## [Extracted records]
☆ ☆ ☆

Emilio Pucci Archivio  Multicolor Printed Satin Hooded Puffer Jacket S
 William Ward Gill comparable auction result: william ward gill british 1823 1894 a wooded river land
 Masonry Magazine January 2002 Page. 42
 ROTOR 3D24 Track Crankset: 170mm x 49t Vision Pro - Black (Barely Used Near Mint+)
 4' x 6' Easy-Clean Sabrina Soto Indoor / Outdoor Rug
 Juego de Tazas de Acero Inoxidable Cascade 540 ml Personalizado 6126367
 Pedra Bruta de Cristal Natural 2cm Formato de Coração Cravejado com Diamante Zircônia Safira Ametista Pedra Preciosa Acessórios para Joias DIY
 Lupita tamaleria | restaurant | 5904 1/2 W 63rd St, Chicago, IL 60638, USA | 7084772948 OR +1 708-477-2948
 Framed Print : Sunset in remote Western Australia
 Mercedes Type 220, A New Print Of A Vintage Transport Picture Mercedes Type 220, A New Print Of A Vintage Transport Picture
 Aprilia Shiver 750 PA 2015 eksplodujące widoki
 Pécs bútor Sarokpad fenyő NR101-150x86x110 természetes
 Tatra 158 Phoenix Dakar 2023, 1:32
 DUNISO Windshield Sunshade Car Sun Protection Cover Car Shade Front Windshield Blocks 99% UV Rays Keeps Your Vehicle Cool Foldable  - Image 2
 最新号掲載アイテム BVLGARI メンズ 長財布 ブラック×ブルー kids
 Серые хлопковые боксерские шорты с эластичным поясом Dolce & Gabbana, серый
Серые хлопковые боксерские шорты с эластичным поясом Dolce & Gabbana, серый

☆ ☆ ☆

## [WHAT THE TASK ASKS]
Convert every line of the material above into a numbered list, leaving out any blank lines.

## [WRITTEN SOLUTION]
1. Emilio Pucci Archivio  Multicolor Printed Satin Hooded Puffer Jacket S
2.  William Ward Gill comparable auction result: william ward gill british 1823 1894 a wooded river land
3.  Masonry Magazine January 2002 Page. 42
4.  ROTOR 3D24 Track Crankset: 170mm x 49t Vision Pro - Black (Barely Used Near Mint+)
5.  4' x 6' Easy-Clean Sabrina Soto Indoor / Outdoor Rug
6.  Juego de Tazas de Acero Inoxidable Cascade 540 ml Personalizado 6126367
7.  Pedra Bruta de Cristal Natural 2cm Formato de Coração Cravejado com Diamante Zircônia Safira Ametista Pedra Preciosa Acessórios para Joias DIY
8.  Lupita tamaleria | restaurant | 5904 1/2 W 63rd St, Chicago, IL 60638, USA | 7084772948 OR +1 708-477-2948
9.  Framed Print : Sunset in remote Western Australia
10.  Mercedes Type 220, A New Print Of A Vintage Transport Picture Mercedes Type 220, A New Print Of A Vintage Transport Picture
11.  Aprilia Shiver 750 PA 2015 eksplodujące widoki
12.  Pécs bútor Sarokpad fenyő NR101-150x86x110 természetes
13.  Tatra 158 Phoenix Dakar 2023, 1:32
14.  DUNISO Windshield Sunshade Car Sun Protection Cover Car Shade Front Windshield Blocks 99% UV Rays Keeps Your Vehicle Cool Foldable  - Image 2
15.  最新号掲載アイテム BVLGARI メンズ 長財布 ブラック×ブルー kids
16.  Серые хлопковые боксерские шорты с эластичным поясом Dolce & Gabbana, серый
17. Серые хлопковые боксерские шорты с эластичным поясом Dolce & Gabbana, серый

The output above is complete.